Depression is seen as a natural
stage to go through. Depression does not fit into the Pagan paradigm as well as other philosophical models. Depression is
a natural adjunct to being the victim of an unfeeling world which imposes its actions on you. Since you have no choice and
no opportunity for input, you withdraw, turn your frustration into an acknowledgment of helplessness, and experience depression.
Some Pagans are concerned when they do not go through this step. They worry that they did not feel deeply enough. That's not
it. We are not less. But Pagans see themselves as part of the whole. They have agreed to play the game called the Wheel of
the Year, The Cycle of Life.

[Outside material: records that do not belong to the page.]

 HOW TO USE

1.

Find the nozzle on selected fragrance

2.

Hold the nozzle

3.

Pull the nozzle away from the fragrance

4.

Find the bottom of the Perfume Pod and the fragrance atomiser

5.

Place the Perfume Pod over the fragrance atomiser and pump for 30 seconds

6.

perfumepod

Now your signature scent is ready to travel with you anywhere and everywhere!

Witches are not victims, but authors and co-conspirators, in the mysteries they have chosen to
experience. Wiccans, not only are not broken by death and grief, they are enlarged and empowered. Now, we know the full cycle
of birth, life, death, rebirth. Now, am I tempered by grief and true knowledge of life. Now, I have sufficient knowledge to
help others through their trials. And I am not only surviving, I am more than I was before, I am Divinity in its full trinity.

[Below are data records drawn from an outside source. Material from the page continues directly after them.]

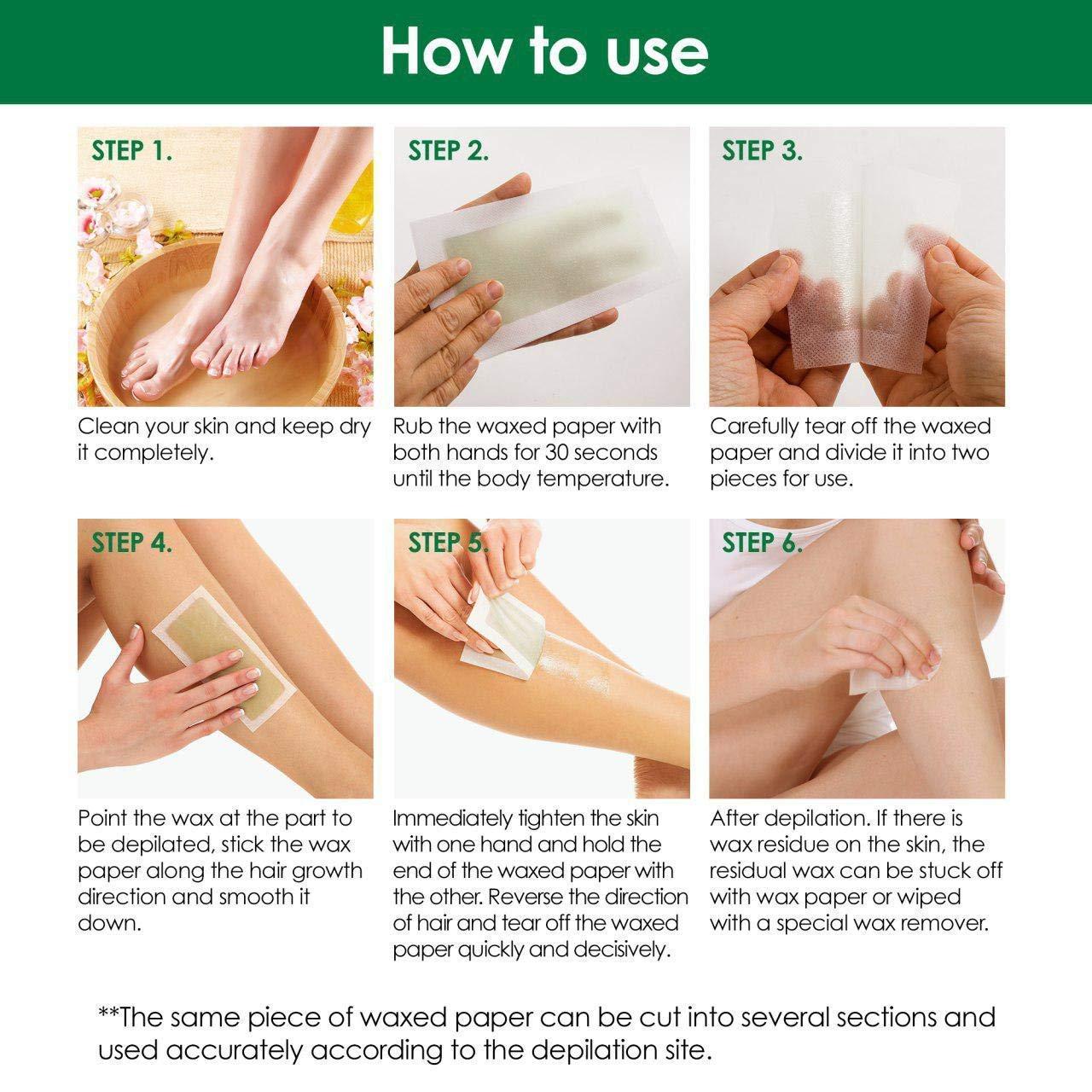 How to use

STEP 1.

Clean your skin and keep dry it completely.

STEP 2.

Rub the waxed paper with both hands for 30 seconds until the body temperature.

STEP 3.

Carefully tear off the waxed paper and divide it into two pieces for use.

STEP 4.

Point the wax at the part to be depilated, stick the wax paper along the hair growth direction and smooth it down.

STEP 5.

Immediately tighten the skin with one hand and hold the end of the waxed paper with the other. Reverse the direction of hair and tear off the waxed paper quickly and decisively.

STEP 6.

After depilation. If there is wax residue on the skin, the residual wax can be stuck off with wax paper or wiped with a special wax remover.

**The same piece of waxed paper can be cut into several sections and used accurately according to the depilation site.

Thus we move to the final stage
- acceptance. In any group this would be a stage where we have begun to pass through the stage of expecting to see our beloved.
And we have integrated their memory into our lives in such a way that we carry forth all that was valued, and release the
pain. This can be a gentle positive process, or a bitter and defeated one. Acceptance based on helplessness is not empowering,
although it also tempers one's inner self. One learns not to fight fiercely for that which is good. One learns that frustration
is inevitable and painful, never to be relieved by the reclamation of they who you loved. In Paganism, we all have a definition
of this full spectrum of life which allows us to integrate the good without having to define the process of death and loss
as bad. Organic processes contain both the growth, and the breakdown of life into its other components, which will recombine
into other forms of life. The cycle is never ending, natural, and somehow reassuring.
Paganism provides us a framework
around which to drape these losses and memories, without guilt or failure. And it provides hope in a way that only re-incarnational
beliefs can solace - our loved ones, our selves, our world, will be back, will return, will continue in the ongoing dance
of life, death, transformation and rebirth. In the parlance of the new grief process, we reinvest in the new reality. This
idea is very Pagan in concept. Yet, it is not necessarily a new reality, so much as a new view of it. We don't have to replace
our loved one. That's not possible. Now we have to decide to see and experience the value of others, to take in hand another
tool. No, we can't go back, we are forever changed, but we are not lessened.
As I bury my friend, I give her back to the world of possibilities.
She will become part of the whole once again, and have new choices, exploration and accomplishments. I will miss her - that
hurts dreadfully now. Later I will integrate Kashi and this experience into my life and the tapestry I share with others on
our path. Nothing is ever lost, it is only transformed.